“TTIP: A Historic Opportunity for the Transatlantic Partnership?”
Speech & Discussion with Jeffrey Tessler (Deutsche Börse), Kathryn Ruemmler (Latham & Watkins), Prof. Dr. Michael Hüther (Institut der Deutschen Wirtschaft Köln), and Dr. Simone Peter (Bündnis 90/Die Grünen)
On March 3, close to 80 members and Young Leaders Alumni came to the Frankfurter Wertpapierbörse (Old Stock Exchange) in order to attend a speech and panel discussion on the Transatlantic Trade and Investment Partnership (TTIP). Deutsche Börse AG and Institut der Deutschen Wirtschaft Köln acted as cooperation partners for the event.
The event was opened from an American perspective with speeches by Jeffrey Tessler, CEO of the Clearstream Holding AG and board member of Deutsche Börse AG, and Kathryn H. Ruemmler, Partner at Latham & Watkins LLP and former Counsel to President Barack Obama.
In his statement, Jeffrey Tessler stressed how the projected trade agreement could bring stability to growing global insecurities. According to Tessler, TTIP has the potential to fundamentally strengthen the transatlantic relationship, even beyond trade. The many ailing economies of European countries could also benefit from this economic impulse. However, he continued, the doubts of consumers about the treaty should not be ignored.
Kathryn Ruemmler, Former Counsel to President Obama, reported on the TTIP debate in the United States. She said the government was backing TTIP and believed the treaty could strengthen both the American economy – especially small and medium sized businesses – as well as the transatlantic relationship.

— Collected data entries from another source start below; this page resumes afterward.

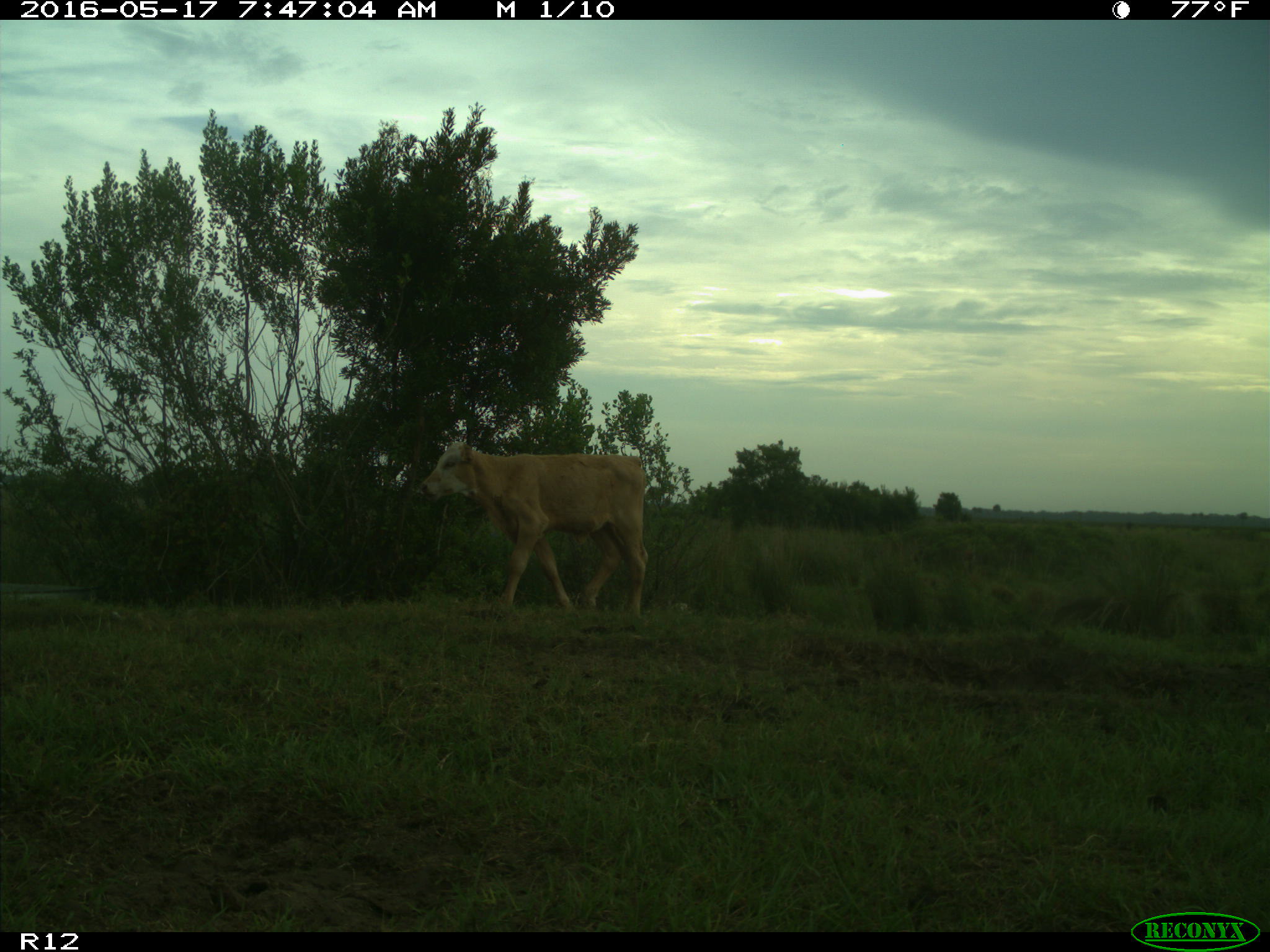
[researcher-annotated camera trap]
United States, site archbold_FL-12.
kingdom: Animalia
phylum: Chordata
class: Mammalia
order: Artiodactyla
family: Bovidae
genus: Bos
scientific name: Bos taurus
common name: domestic cow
Bos taurus (domestic cow).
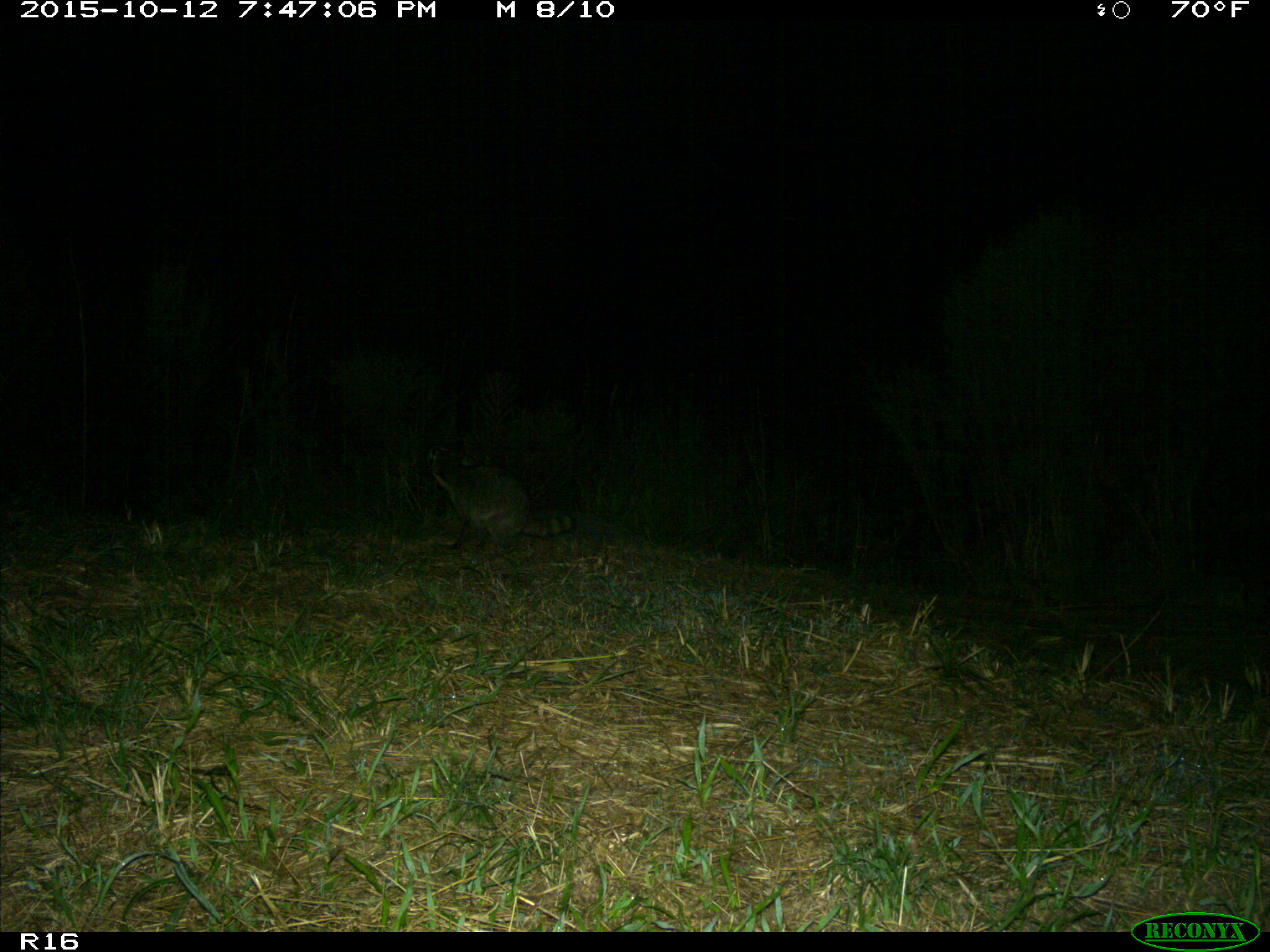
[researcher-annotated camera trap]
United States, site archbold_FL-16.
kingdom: Animalia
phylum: Chordata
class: Mammalia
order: Carnivora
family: Procyonidae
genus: Procyon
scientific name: Procyon lotor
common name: common raccoon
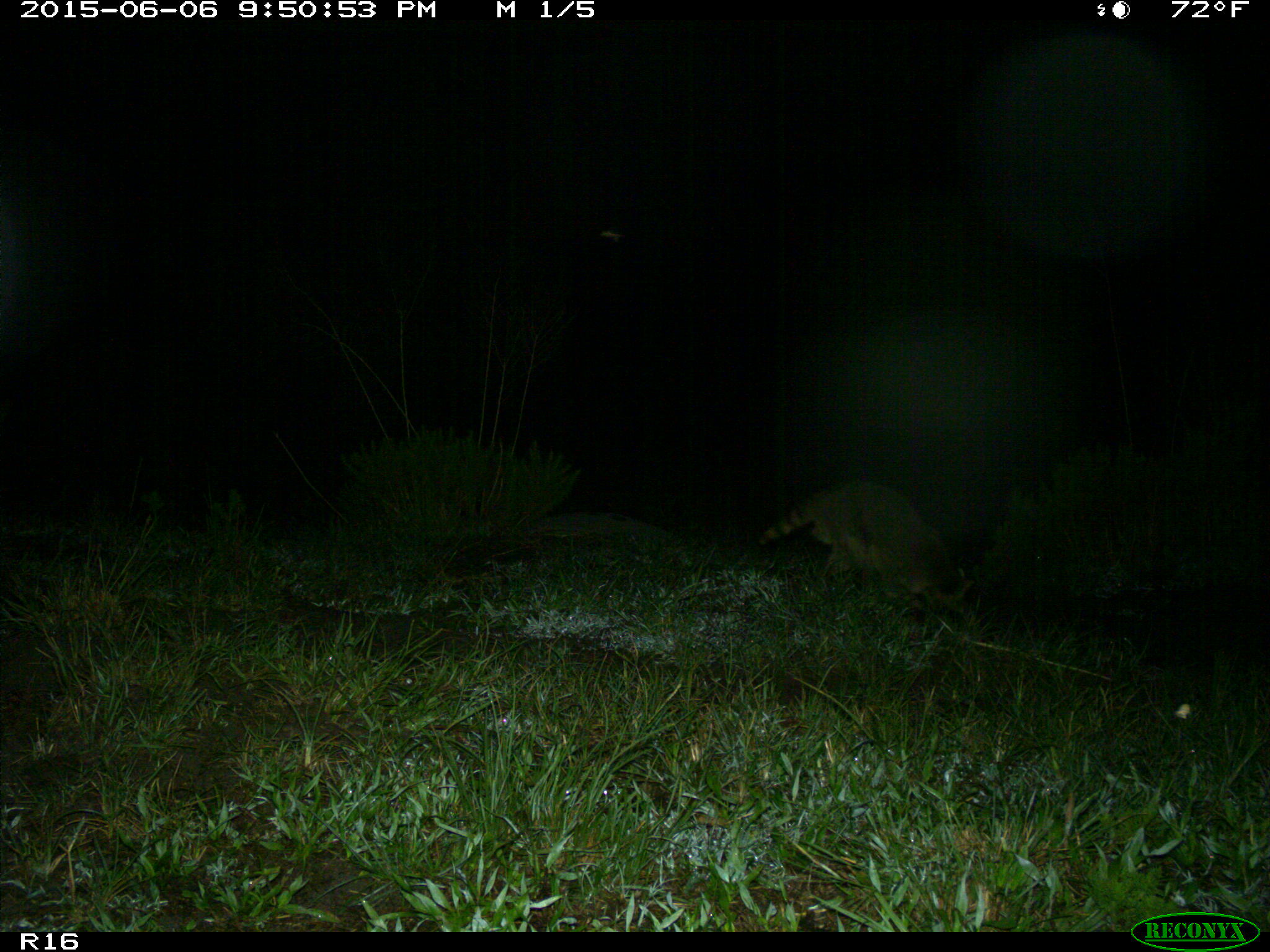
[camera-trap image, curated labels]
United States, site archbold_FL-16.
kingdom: Animalia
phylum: Chordata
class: Mammalia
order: Carnivora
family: Procyonidae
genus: Procyon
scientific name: Procyon lotor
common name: common raccoon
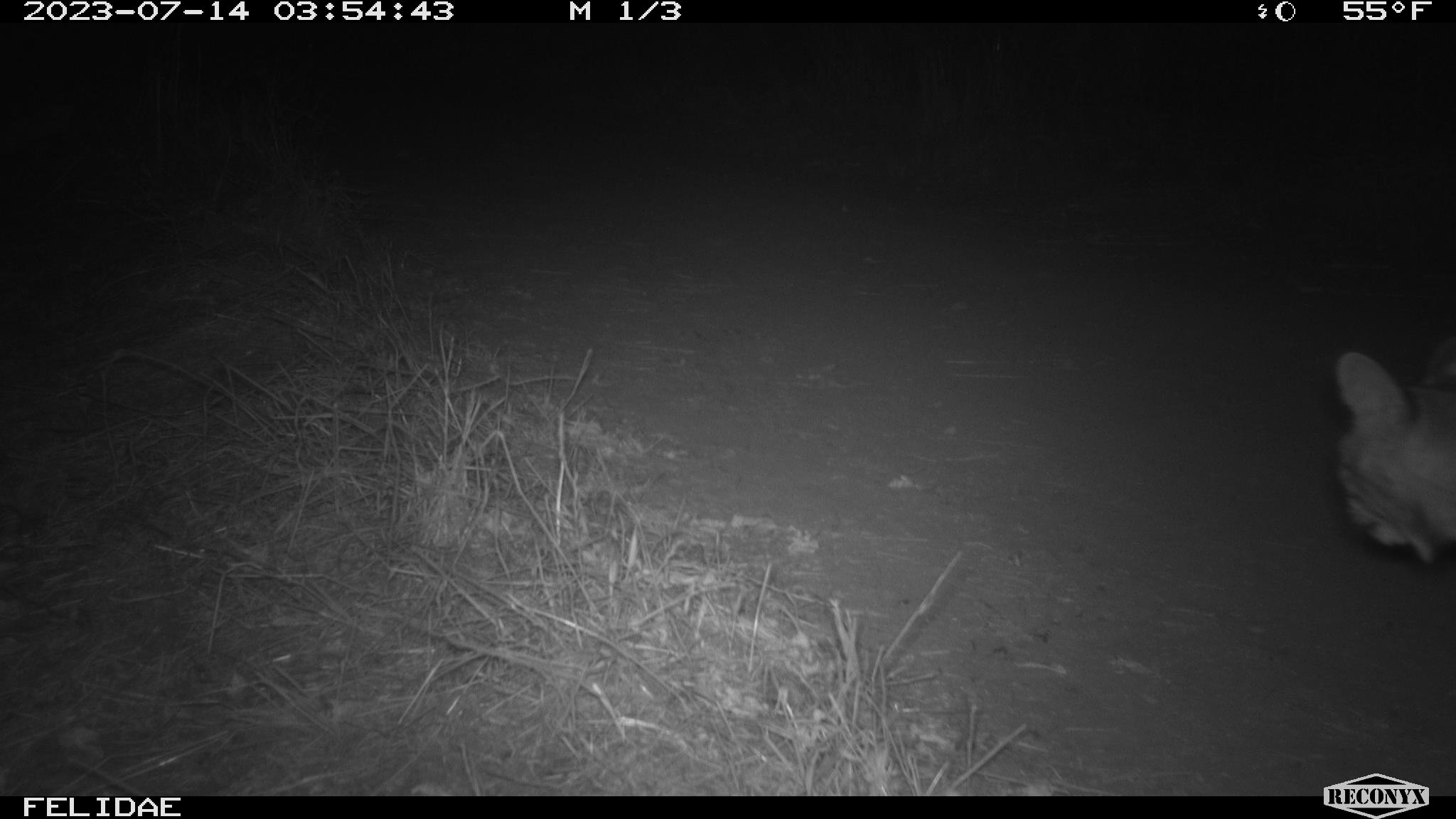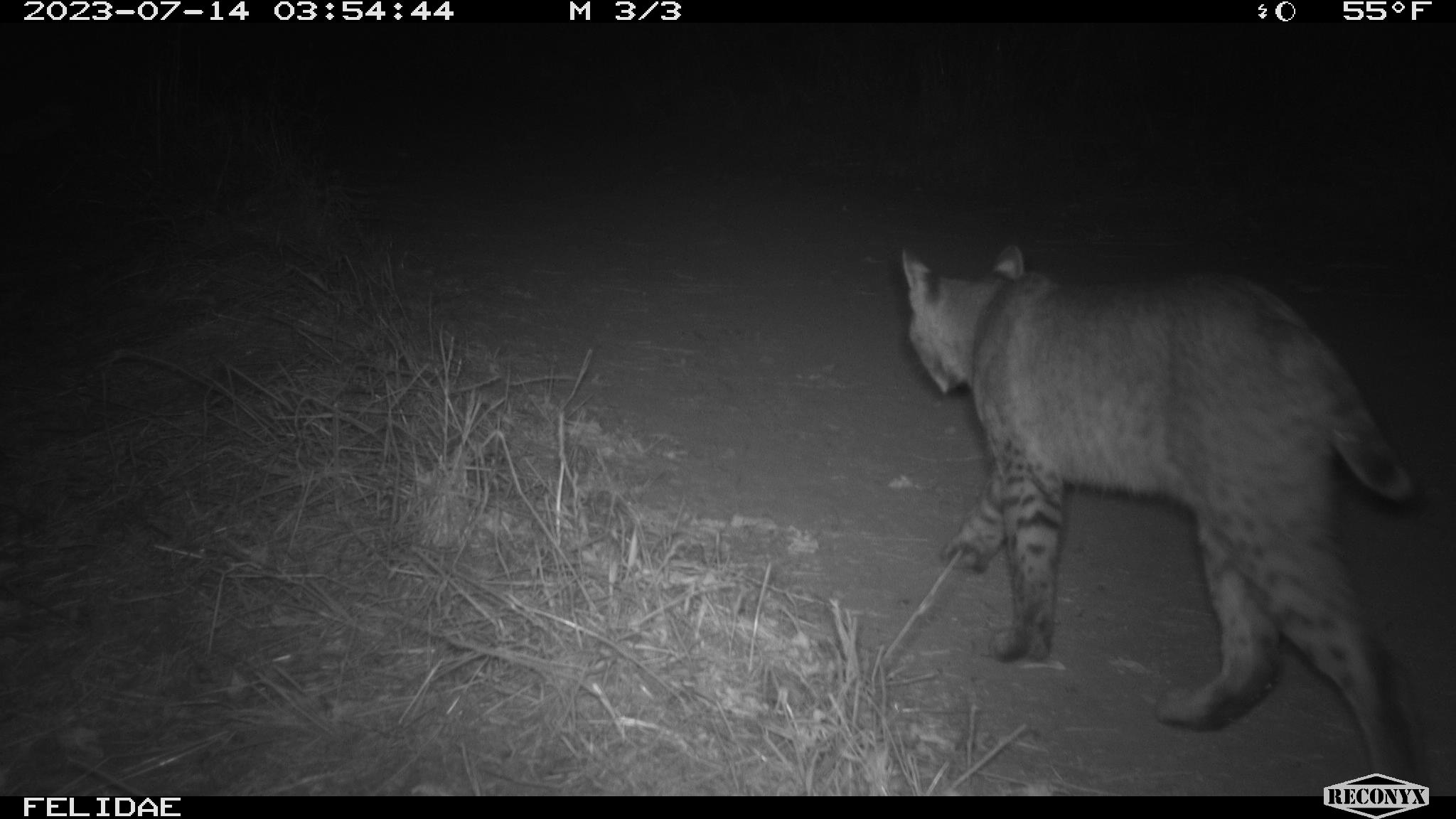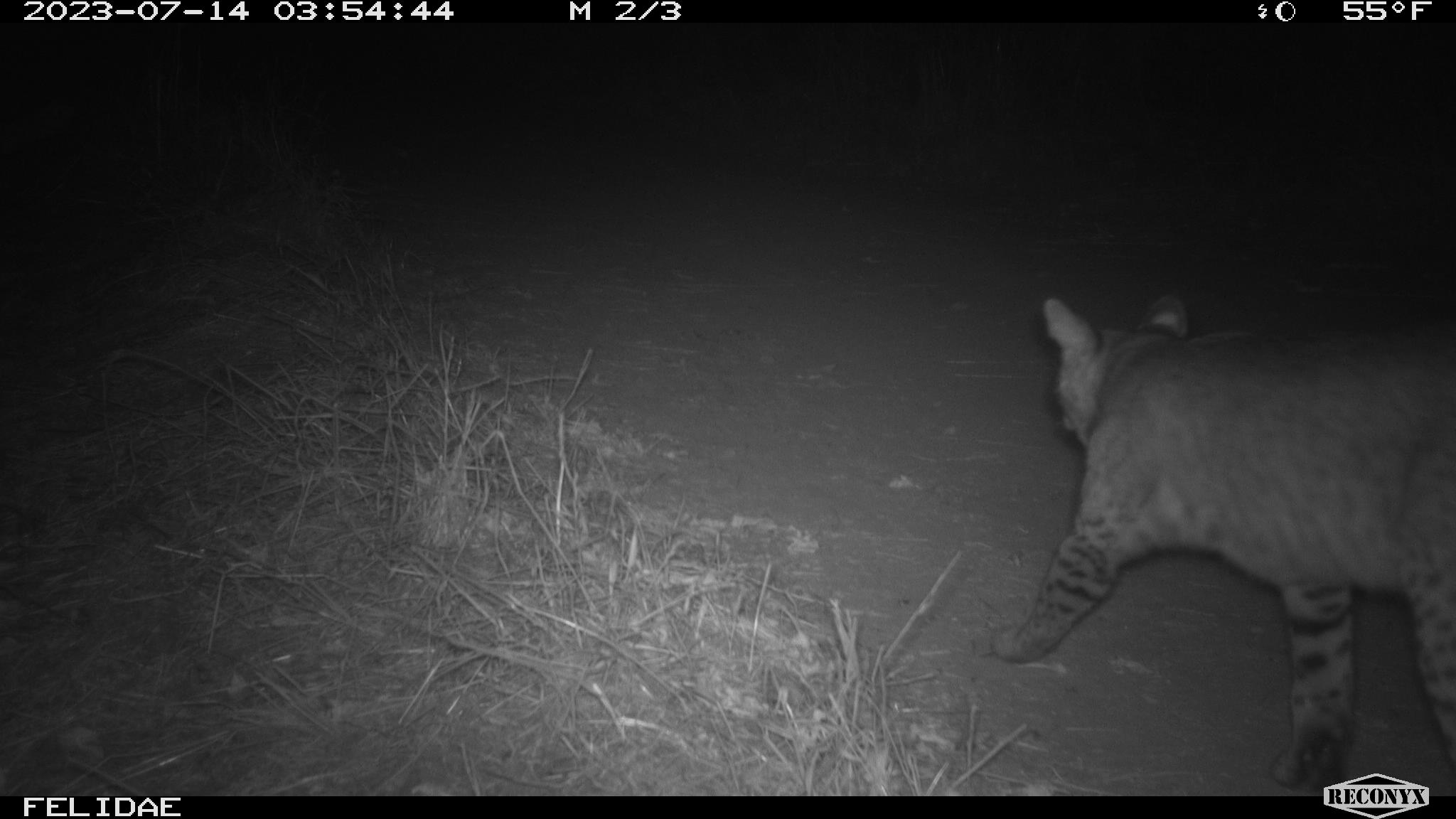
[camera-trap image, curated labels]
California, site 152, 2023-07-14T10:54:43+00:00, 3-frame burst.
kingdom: Animalia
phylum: Chordata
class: Mammalia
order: Carnivora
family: Felidae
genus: Lynx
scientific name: Lynx rufus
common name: bobcat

In order to pass TTIP and the Trans-Pacific Partnership TPP, the President has to be granted Fast Track Promotion Authority, which would allow him to negotiate treaties that Congress could only ratify or reject as a package. The Republican majority in Congress as well as the deep divide between Democrats and Republicans might be a possible pitfall, Ruemmler pointed out. Even though the Republicans do not oppose the two treaties in general, they might want to prevent it merely because it is an initiative of the Obama Administration. She continued by remarking that TTIP is not as much discussed in the United States as it is in Germany. Opposing voices are rare. American unions, who are generally skeptical of international trade agreements, are very open towards TTIP – not least due to the strict rules on occupational safety in Europe. The arbitration courts are the most criticized point of the negotiations since opponents feared them being used to indirectly undermine the sovereignty of the state, she added.
After the key notes, Professor Dr. Michael Hüther, Director and member of the executive board of Institut der deutschen Wirtschaft Köln e.V. and Dr. Simone Peter, federal chairwoman of the German Green Party Bündnis 90/Die Grünen, engaged in a panel discussion. The discussion was moderated by Sven Afhüppe, chief editor of the German economics newspaper Handelsblatt.
Dr. Peter emphasized that TTIP would bring more risks than benefits from the Green Party’s point of view. While she welcomed reduction of trade barriers, she stressed that it would be inacceptable for the treaty to ecological and social standards could neither be questioned, nor lowered. The danger of this scenario lies in the arbitration clause of the treaty, she continued to say. In her opinion, the fear of high financial sanctions could prevent countries from establishing environmental or occupational regulations. She also criticized the lack of transparency of the negotiations. Dr. Peter spoke out for a suspension of the negotiations until all reservations from the public would have been dispelled.
Professor Hüther pointed out the distinct advantages of the treaty. The United States and Europe already shared a strong joint economic collaboration – now it is necessary to ban further obstacles for trade and investment in order to not risk falling behind the Asian competitors and for further promoting economic success on both sides. Suspending the negotiations would waste important time and endanger the treaty as a whole. Hüther added that he did not share the doubts of Simone Peter. High standards, he stressed, are implemented on both sides of the Atlantic, giving no ground for fears regarding a downward spiral for consumers and employees. He stressed that Germany already had agreements with many countries and that arbitration courts play a big role within these treaties and are not limiting state sovereignty.
The topics that were discussed with the audience included the role of arbitration courts and the opportunities TTIP offers in the area of renewable energy.